Can we see a stream of mic’d up players? Yes, we can all see Marcus Smart, Patrick Beverley, and Joel Embiid talking the entire game. But, if we could hear it? For starters, all of the primetime Warriors games will suddenly have a reason to be on primetime television… Who wouldn’t want to hear Draymond go the entire game? The NBA has become successful the American pro sports league full of individuals and personality, and what better way to show them off?

Logistically, this may be easier to do without a crowd. We occasionally hear bits and pieces in the rim mics, but what if we put mics strategically along the floor? All four corners, both sides of midcourt, maybe even at each bench area… And there would be no exterior noise to worry about. The only guys talking in the gym would be the guys we want to hear.

It’s also a chance to play with camera angles. Can we catch a stream of the floating camera we see in football games? There are literally no fans to have their view blocked, so can we try it?

The mic may have to fly around too fast, or it may cause dizziness with the up and down nature of a basketball game… but if there was ever a chance to try it, is this not (potentially) that chance?

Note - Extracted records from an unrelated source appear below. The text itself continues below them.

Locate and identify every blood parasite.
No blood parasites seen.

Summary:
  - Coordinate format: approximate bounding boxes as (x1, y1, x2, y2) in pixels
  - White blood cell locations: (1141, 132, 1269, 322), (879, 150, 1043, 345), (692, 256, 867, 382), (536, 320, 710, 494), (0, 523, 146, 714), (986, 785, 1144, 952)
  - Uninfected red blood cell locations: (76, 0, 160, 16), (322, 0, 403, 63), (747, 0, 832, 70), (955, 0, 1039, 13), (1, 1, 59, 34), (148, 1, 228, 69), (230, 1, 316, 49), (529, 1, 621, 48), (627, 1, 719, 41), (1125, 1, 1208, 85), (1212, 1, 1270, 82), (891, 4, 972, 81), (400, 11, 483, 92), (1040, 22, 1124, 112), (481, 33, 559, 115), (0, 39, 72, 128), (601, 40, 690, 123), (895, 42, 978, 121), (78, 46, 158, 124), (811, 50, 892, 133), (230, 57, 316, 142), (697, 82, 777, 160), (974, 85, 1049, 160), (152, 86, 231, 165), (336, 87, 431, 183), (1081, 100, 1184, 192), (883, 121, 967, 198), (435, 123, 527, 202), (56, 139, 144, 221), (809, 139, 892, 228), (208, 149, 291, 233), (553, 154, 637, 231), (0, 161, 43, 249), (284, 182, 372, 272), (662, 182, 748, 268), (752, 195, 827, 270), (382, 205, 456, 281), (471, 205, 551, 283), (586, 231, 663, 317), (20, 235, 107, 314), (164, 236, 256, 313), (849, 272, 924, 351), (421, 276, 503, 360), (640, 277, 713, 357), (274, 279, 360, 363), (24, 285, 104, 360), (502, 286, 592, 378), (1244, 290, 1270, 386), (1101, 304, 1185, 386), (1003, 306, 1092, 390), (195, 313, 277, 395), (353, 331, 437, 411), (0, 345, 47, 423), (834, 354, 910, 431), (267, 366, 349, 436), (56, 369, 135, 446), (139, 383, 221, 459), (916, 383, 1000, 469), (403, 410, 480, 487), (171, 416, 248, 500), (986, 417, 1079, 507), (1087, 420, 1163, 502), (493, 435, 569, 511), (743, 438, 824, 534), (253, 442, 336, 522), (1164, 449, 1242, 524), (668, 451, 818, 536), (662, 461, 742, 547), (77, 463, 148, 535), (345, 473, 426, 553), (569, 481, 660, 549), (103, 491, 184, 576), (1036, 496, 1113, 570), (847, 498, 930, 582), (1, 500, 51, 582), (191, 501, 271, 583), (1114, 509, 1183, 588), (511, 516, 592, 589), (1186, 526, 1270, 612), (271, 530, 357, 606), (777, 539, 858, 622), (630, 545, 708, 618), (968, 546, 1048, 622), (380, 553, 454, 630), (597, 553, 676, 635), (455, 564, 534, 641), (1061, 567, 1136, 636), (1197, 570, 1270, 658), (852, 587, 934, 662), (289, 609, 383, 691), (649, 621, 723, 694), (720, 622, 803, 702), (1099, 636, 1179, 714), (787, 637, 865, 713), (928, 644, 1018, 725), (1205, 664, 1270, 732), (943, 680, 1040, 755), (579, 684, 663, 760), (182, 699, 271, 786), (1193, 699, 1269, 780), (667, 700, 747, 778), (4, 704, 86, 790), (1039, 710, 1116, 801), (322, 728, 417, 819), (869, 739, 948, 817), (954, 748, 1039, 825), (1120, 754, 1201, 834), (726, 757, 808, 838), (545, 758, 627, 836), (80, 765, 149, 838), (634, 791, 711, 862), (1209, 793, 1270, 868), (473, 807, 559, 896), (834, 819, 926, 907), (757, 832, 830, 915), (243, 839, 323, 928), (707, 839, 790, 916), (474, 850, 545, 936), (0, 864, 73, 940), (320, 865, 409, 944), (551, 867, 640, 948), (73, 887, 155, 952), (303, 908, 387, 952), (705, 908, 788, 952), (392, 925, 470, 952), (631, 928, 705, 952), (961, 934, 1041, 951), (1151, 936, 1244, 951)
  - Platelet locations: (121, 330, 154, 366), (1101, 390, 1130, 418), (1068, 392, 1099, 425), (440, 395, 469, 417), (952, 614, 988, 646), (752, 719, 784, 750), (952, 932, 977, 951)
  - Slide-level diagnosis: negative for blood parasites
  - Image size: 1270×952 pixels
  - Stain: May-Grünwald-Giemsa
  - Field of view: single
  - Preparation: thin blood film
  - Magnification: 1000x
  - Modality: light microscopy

If the NBA doesn’t want to mess with the acoustics or the aesthetics of the televised game, maybe they need to open up someway to get all of the games to all of the fans. Currently, paying for League Pass is the best option. League Pass costs a couple hundred dollars, and has local blackouts for games that aren’t sold out.

If they have to refund the tickets for the games, the NBA can get major bonus points with fans by opening up viewing and streaming options. One key difference from the normal League Pass would be the need for ads… as this is all a way to recoup some of the money lost in ticket sales. Opening up the game to fans on streaming, while also making more ad money, may be the best and safest option for trying to maintain a strong fan / league relationship.

Whatever the league chooses, it feels that the league is on the verge of proving one of two things:

Taking the press out of the locker rooms implies the spread of COVID-19 is something the league wants to take seriously. And, if the league is taking it seriously, then we are likely very near the idea of fans refunded and staying home.

And if they aren’t?

Then maybe it’s worth investigating why the league decided a few people should miss out on 20 -ish minutes near the players, instead of the 18,000+ that watch the games for a couple of hours.